Grace under pressure:
I overhear a deported husband reassure his U.S. wife on the cellphone I provide “they’re treating me very well here” at the migrant assistance center. He’s lonely and facing the unknown. But, through his reassurances, he tries to shield her from worry. When he returns the phone after his call, his eyes are wet as he thanks me.

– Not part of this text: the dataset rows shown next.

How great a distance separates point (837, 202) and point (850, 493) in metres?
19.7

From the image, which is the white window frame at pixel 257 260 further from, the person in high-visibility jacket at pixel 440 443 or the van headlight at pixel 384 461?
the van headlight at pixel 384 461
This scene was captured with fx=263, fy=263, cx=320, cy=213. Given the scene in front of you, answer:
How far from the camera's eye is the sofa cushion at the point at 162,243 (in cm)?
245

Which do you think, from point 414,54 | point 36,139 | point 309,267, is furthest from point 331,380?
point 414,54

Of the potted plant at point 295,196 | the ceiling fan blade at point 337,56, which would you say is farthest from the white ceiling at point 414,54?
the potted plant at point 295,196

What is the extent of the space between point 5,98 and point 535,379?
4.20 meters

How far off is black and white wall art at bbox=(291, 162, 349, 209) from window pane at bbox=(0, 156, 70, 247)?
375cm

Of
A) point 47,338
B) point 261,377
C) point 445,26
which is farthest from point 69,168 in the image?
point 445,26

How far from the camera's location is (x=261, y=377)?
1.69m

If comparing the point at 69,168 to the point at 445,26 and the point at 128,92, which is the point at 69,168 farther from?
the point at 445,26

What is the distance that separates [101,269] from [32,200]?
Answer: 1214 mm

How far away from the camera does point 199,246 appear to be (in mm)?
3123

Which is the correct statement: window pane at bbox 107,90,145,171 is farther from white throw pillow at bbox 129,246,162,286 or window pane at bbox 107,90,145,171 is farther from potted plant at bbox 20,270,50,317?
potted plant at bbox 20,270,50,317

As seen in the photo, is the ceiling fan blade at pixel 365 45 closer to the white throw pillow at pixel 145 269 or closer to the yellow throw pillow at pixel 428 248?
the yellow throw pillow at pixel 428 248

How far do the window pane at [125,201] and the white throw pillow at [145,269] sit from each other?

Reality from insider sources:
After giving young deported women used clothing to supplement the little they have, I inquire about the conditions in immigration detention. My nation fed them food that gave them upset stomachs and allowed no medical treatment for their issues.

Endurance:
A woman asks for a pair of shoes because hers are “smelly.” While exchanging them for one of our donated pairs, I discover she’d been walking in shoes two sizes too small. She’ll lose her toenail soon to a painful toe blister. Yet she didn’t complain that her shoes didn’t fit.

Raw Courage:
An indigenous woman in traditional garb is four feet tall, looks 80 years old, and can’t speak Spanish let alone English. She carries one Guatemalan baby on her back and leads another toddler by the hand. Criminals assassinated the children’s mother. So this tiny heroine stepped in to get the kids to safety. They’ll plead for U.S. asylum.

Ask the Humility Homes service providers what they learn on the job. They’ll tell you similar, Midwest-flavored stories. Assisting people without homes in the Quad Cities of IA/IL:

  • You’re inspired by kindness and generositywhen someone with nothing shares what little they have.
  • You see true grit when a child living in temporary housing or in a motel room still manages to succeed at school.
  • You note the patience it takes to live in close quarters with someone who’s suffering from a psychosis.
  • You realize: Six unrelated adults bunking together in one tiny room defines tolerance.

Search “homeless” on Twitter and you quickly see that people’s attitudes toward those who lack homes range from distaste through dismay to derision. Scan the news and quickly see that migrants are feared and hated. But across the last decade my experience has been the opposite.

Whether volunteering in homelessness issues in Iowa or migration issues in Mexico, the situations I see break my heart. Every person deserves a home base and no one should be forced to migrate.

Whether in Iowa or in Mexico, I’m blessed by the humble teachers I try to help—if I get over myself, listen and learn from them.